Deuxième urgence, l’accès à l’eau potable: installer six fontaines dans le village pour leur éviter de creuser le sol à la recherche de l’eau. D’autant qu’il s’agit de la tâche des enfants : aller remplir les bidons d’eau deux fois par jour. Dès l’âge de 6 ans, on les voit marcher jusqu’à 8 km avec 10 litres d’eau au bout de leurs petits bras!

Takile, le chef du village, nous suit fièrement à la découverte du village. Il tient à nous inviter chez lui pour partager son bonheur du travail accompli : "on est très reconnaissant du travail d’Emmanuel, on ne sait pas comment le remercier d’avoir amélioré notre quotidien. Pas seulement moi, tous les habitants sont très heureux. Désormais, pour le futur, on aimerait poursuivre notre développement, construire un pont, agrandir l’école et améliorer les conditions de vie des familles les plus pauvres, leur donner des conseils agricoles pour avoir de la nourriture et des cultures en saison sèche.

C’est le troisième volet du projet : la sécurité alimentaire et les conditions de vie, notamment des 33 familles les plus pauvres du village qui n’ont pas de quoi vivre, se nourrir ou se vêtir décemment. Ces familles ont toutes reçu des conseils pour améliorer leur production agricole, mais également 2 moutons qui feront des petits à l’avenir. A la manière du micro-crédit (mais sans aucun intérêt), une petite somme d’argent leur a également été donnée pour qu’elles lancent leur petit “business” de maïs, de manioc, de teff (la céréale locale), de café… Un projet géré par la chef des femmes, Ofaecsse, au sourire éclatant : "on a pu développer ce projet de business et certaines personnes peuvent vendre leur production au marché, faire un peu de profit et ainsi changer leur vie. Les gens ont compris l’intérêt de fonctionner comme ça pour se développer. C’est une chance pour nous d’avoir rencontré Emmanuel”.

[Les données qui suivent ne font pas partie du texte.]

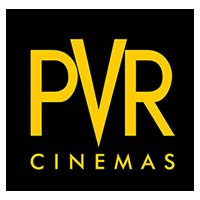 pvr-cinemas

Dans les pas d’Emmanuel sur les sentiers du village, on ressent son énergie et son pouvoir d’inspiration. Il le prouve, en effet, que l’on peut changer la vie d’une famille avec un tout petit investissement : offrir une machine à coudre à une jeune fille qui souhaite se former, une machine à faire des jus de fruits pour une autre et leur permettre de développer une activité. “On a la chance de vivre en Europe, je voulais du coup apporter ma petite goutte d’eau. Je me dis aujourd’hui que c’est la preuve que je peux faire quelque chose à ma petite échelle… C’est possible !

Un magnifique projet devenu réalité grâce au grand cœur, à l’énorme sensibilité de Manu, mais aussi à la générosité de nombreux donateurs lors d’une campagne de crowdfunding. De quoi planifier déjà d’autres réalisations pour changer la vie des habitants d’Esho!